TASK DIRECTIONS:
Copy out each of the lines below word for word, keeping every one of them.

SOURCE DATA:
###
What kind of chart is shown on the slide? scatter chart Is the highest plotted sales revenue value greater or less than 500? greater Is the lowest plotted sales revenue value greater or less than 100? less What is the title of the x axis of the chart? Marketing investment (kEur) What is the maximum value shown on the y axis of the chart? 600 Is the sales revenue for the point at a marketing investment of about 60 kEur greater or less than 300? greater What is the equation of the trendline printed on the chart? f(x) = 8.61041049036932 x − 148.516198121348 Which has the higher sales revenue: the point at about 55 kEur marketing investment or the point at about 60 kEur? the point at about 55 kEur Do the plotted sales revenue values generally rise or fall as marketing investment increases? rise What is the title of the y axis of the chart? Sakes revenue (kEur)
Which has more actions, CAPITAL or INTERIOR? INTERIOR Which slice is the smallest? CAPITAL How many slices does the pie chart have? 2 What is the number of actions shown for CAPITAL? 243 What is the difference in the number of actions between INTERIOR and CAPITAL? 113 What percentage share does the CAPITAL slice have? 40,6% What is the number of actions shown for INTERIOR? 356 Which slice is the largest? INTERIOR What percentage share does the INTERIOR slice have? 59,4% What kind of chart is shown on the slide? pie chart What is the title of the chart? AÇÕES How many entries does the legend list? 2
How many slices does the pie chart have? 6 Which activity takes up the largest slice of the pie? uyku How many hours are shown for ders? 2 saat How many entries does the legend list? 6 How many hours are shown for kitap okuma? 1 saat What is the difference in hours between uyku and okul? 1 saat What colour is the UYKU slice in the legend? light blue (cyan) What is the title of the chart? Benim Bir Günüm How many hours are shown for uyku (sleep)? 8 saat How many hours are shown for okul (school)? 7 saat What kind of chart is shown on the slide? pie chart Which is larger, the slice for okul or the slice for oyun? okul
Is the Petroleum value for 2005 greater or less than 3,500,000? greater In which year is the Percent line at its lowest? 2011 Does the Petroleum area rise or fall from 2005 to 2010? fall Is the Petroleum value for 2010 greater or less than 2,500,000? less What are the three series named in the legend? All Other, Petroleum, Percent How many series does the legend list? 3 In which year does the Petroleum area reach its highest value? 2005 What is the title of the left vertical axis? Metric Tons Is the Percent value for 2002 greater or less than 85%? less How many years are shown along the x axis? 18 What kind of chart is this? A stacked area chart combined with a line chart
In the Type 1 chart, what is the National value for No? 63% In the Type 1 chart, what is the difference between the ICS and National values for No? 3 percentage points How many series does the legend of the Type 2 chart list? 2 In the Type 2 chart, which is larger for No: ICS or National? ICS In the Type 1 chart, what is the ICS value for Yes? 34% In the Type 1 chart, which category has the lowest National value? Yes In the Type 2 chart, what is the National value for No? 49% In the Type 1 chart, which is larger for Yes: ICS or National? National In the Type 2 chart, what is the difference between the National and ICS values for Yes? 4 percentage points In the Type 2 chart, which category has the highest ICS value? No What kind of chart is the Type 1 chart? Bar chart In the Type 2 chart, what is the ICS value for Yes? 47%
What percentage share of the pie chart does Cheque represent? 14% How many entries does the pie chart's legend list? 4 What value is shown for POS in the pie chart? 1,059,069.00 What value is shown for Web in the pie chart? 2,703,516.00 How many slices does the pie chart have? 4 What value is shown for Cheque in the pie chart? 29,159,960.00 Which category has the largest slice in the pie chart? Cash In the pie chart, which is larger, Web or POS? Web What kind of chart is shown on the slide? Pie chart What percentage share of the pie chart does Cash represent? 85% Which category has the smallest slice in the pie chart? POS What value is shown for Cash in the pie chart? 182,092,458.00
###
TASK OUTPUT:
What kind of chart is shown on the slide? scatter chart Is the highest plotted sales revenue value greater or less than 500? greater Is the lowest plotted sales revenue value greater or less than 100? less What is the title of the x axis of the chart? Marketing investment (kEur) What is the maximum value shown on the y axis of the chart? 600 Is the sales revenue for the point at a marketing investment of about 60 kEur greater or less than 300? greater What is the equation of the trendline printed on the chart? f(x) = 8.61041049036932 x − 148.516198121348 Which has the higher sales revenue: the point at about 55 kEur marketing investment or the point at about 60 kEur? the point at about 55 kEur Do the plotted sales revenue values generally rise or fall as marketing investment increases? rise What is the title of the y axis of the chart? Sakes revenue (kEur)
Which has more actions, CAPITAL or INTERIOR? INTERIOR Which slice is the smallest? CAPITAL How many slices does the pie chart have? 2 What is the number of actions shown for CAPITAL? 243 What is the difference in the number of actions between INTERIOR and CAPITAL? 113 What percentage share does the CAPITAL slice have? 40,6% What is the number of actions shown for INTERIOR? 356 Which slice is the largest? INTERIOR What percentage share does the INTERIOR slice have? 59,4% What kind of chart is shown on the slide? pie chart What is the title of the chart? AÇÕES How many entries does the legend list? 2
How many slices does the pie chart have? 6 Which activity takes up the largest slice of the pie? uyku How many hours are shown for ders? 2 saat How many entries does the legend list? 6 How many hours are shown for kitap okuma? 1 saat What is the difference in hours between uyku and okul? 1 saat What colour is the UYKU slice in the legend? light blue (cyan) What is the title of the chart? Benim Bir Günüm How many hours are shown for uyku (sleep)? 8 saat How many hours are shown for okul (school)? 7 saat What kind of chart is shown on the slide? pie chart Which is larger, the slice for okul or the slice for oyun? okul
Is the Petroleum value for 2005 greater or less than 3,500,000? greater In which year is the Percent line at its lowest? 2011 Does the Petroleum area rise or fall from 2005 to 2010? fall Is the Petroleum value for 2010 greater or less than 2,500,000? less What are the three series named in the legend? All Other, Petroleum, Percent How many series does the legend list? 3 In which year does the Petroleum area reach its highest value? 2005 What is the title of the left vertical axis? Metric Tons Is the Percent value for 2002 greater or less than 85%? less How many years are shown along the x axis? 18 What kind of chart is this? A stacked area chart combined with a line chart
In the Type 1 chart, what is the National value for No? 63% In the Type 1 chart, what is the difference between the ICS and National values for No? 3 percentage points How many series does the legend of the Type 2 chart list? 2 In the Type 2 chart, which is larger for No: ICS or National? ICS In the Type 1 chart, what is the ICS value for Yes? 34% In the Type 1 chart, which category has the lowest National value? Yes In the Type 2 chart, what is the National value for No? 49% In the Type 1 chart, which is larger for Yes: ICS or National? National In the Type 2 chart, what is the difference between the National and ICS values for Yes? 4 percentage points In the Type 2 chart, which category has the highest ICS value? No What kind of chart is the Type 1 chart? Bar chart In the Type 2 chart, what is the ICS value for Yes? 47%
What percentage share of the pie chart does Cheque represent? 14% How many entries does the pie chart's legend list? 4 What value is shown for POS in the pie chart? 1,059,069.00 What value is shown for Web in the pie chart? 2,703,516.00 How many slices does the pie chart have? 4 What value is shown for Cheque in the pie chart? 29,159,960.00 Which category has the largest slice in the pie chart? Cash In the pie chart, which is larger, Web or POS? Web What kind of chart is shown on the slide? Pie chart What percentage share of the pie chart does Cash represent? 85% Which category has the smallest slice in the pie chart? POS What value is shown for Cash in the pie chart? 182,092,458.00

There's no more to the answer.